А потом придут оттенки, а потом полутона,
то уменье, та свобода, что лишь зрелости дана.
А потом и эта зрелость тоже станет в некий час
детством, первыми шагами тех, что будут после нас
жить, участвовать в событьях, пить, любить, идти на дно…
Жизнь моя, мое цветное, панорамное кино!
Я люблю твой свет и сумрак – старый зритель, я готов
занимать любое место в тесноте твоих рядов.
Но в великой этой драме я со всеми наравне
тоже, в сущности, играю роль, доставшуюся мне.
Даже если где-то с краю перед камерой стою,
даже тем, что не играю, я играю роль свою.
И, участвуя в сюжете, я смотрю со стороны,
как текут мои мгновенья, мои годы, мои сны,
как сплетается с другими эта тоненькая нить,
где уже мне, к сожаленью, ничего не изменить,
потому что в этой драме, будь ты шут или король,
дважды роли не играют, только раз играют роль.
И над собственною ролью плачу я и хохочу.
То, что вижу, с тем, что видел, я в одно сложить хочу.
То, что видел, с тем, что знаю, помоги связать в одно,
жизнь моя, кинематограф, черно-белое кино!
CINEMA
This city. It is too early. Half dark, half light.
And then on the roofs of the sun, but on the walls yet.
And then suddenly a window in the wall lights up.
The sound of the piano appears.
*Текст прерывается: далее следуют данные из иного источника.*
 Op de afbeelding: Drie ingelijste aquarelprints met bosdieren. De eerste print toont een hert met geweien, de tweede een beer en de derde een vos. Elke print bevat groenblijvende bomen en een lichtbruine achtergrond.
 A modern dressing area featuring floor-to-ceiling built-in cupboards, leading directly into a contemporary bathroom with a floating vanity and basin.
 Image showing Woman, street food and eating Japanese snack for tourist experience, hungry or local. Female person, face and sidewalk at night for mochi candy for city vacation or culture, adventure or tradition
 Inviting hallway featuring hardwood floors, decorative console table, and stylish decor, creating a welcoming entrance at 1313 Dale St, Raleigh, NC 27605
The movie begins.
And he came to, and swung, the terrestrial ball began to spin.
Ah, the mechanic, for God's sake, what are you doing with me!
This ray, straight and sharp, this light strip
makes me cry and laugh for two hours,
be a participant in events, drink, love, go to the bottom ...
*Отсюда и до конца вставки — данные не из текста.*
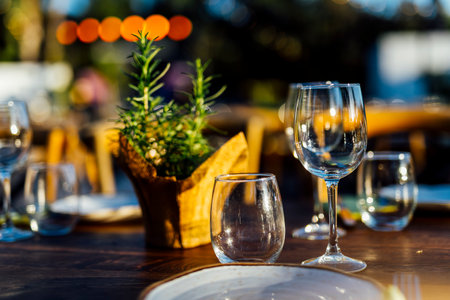 Romantically set dinner table with wine glasses and floral centerpiece, perfect for a wedding, elegant party, or outdoor evening celebration. Warm lights and soft bokeh create an intimate and luxurious atmosphere.の写真素材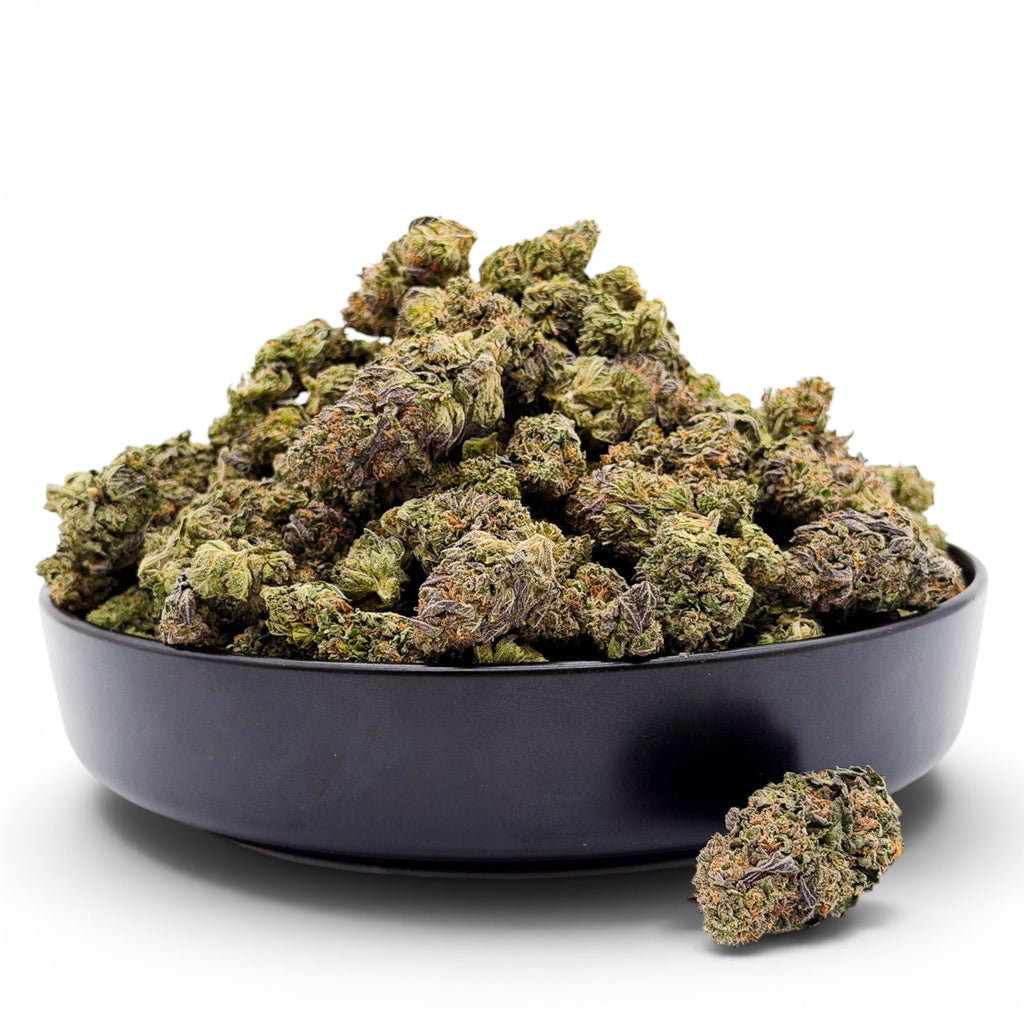 Dr. Wonderstone Cosmic Runtz indoor THCa flower buds with green and purple hues in a black bowl. Buy bulk Cannabis Flower for your retail store.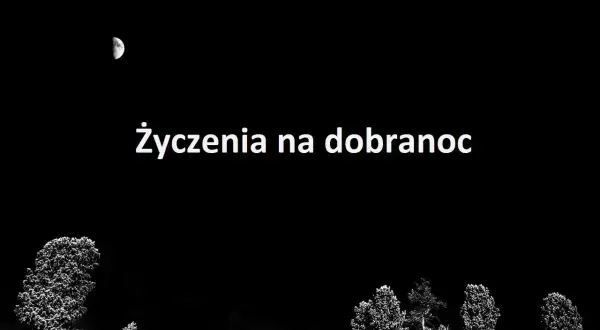 Księżyc na nocnym niebie nad polami i drzewami. Napis "Życzenia na dobranoc" zaprasza do spokojnego snu.
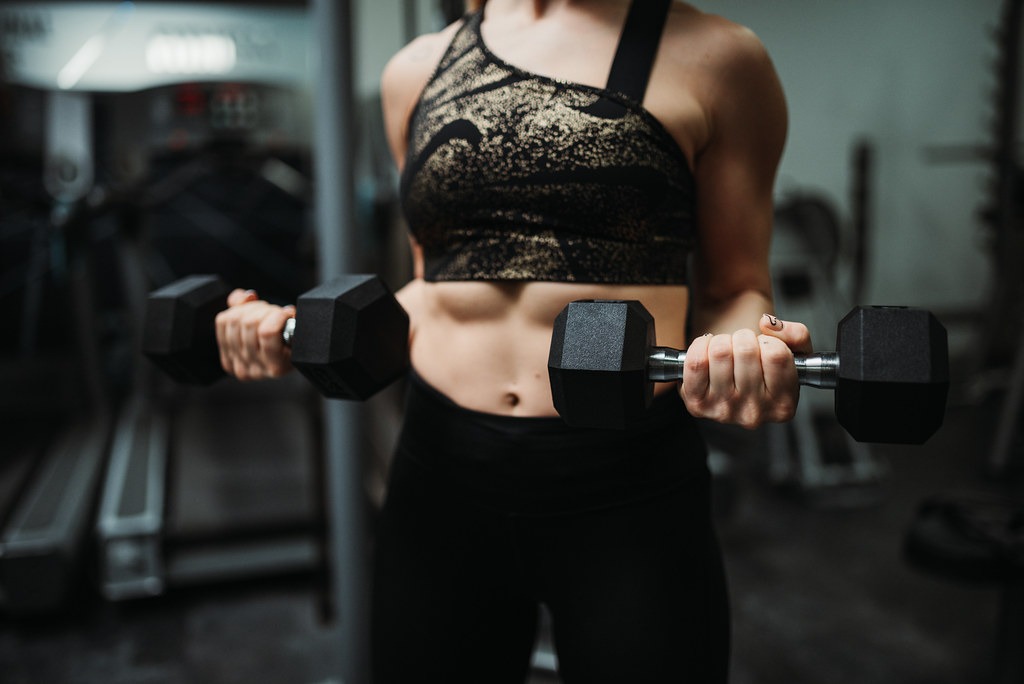 Strong woman lifting dumbbells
My life, cinematography, black and white cinema!
Who wrote the script? What a strange dreamer
this equally brilliant and insane director?
How freely he mounts different pieces
rejoicing and despair, fun and anguish!
He does not forgive the actor for a poorly played role -
whether it's a comic or a tragedian, whether it's a joke or a king.
Oh, how difficult, how beautifully acting is the face
in this drama, where only something between the beginning and the end
two hours, or even less, only one moment ...
My life, cinematography, black and white cinema!
I do not immediately notice how you lose
from lack of bright colors, from involuntary dumbness.
You shout still soundlessly. You take me first
expressive gestures that replace words.
And your actors are rushing, they are all running, running -
On the cheeks of their white-white tears black flow.
I believe in their tears to black ones, I cry with them at the same time ...
My life, cinematography, black and white cinema!
You accumulate experience and in the flow of these years,
although slowly, but still find a sound and color.
Your sound is harsh in these years, too rude voices.
Too red sunrises. Too blue eyes.
Too black with blood on your hand is a spot ...
My life, the initial age, the childhood of our cinema!
And then shades will come, and then a semitone,
that ability, that freedom, that only maturity is given.
And then this maturity will also be in one hour
childhood, the first steps of those that will follow us
live, participate in events, drink, love, go to the bottom ...
My life, my color, panoramic cinema!
I love your light and dusk - the old spectator, I'm ready
occupy any place in the crowdedness of your ranks.
But in this great drama, I'm on par with everyone
Also, in effect, I play the part that has come to me.
Even if somewhere on the edge in front of the camera I stand,
even by the fact that I do not play, I play my part.
And, participating in the plot, I look from the side,
how my moments flow, my years, my dreams,
How this thread is intertwined with others,
where already to me, to regret, nothing to change,
because in this drama, whether you're a jester or a king,
twice do not play a role, only play a role.
And I'm crying over my own role.
What I see, with what I saw, I want to put it together.
What I saw, with what I know, help to tie in one,
my life, cinematography, black and white cinema!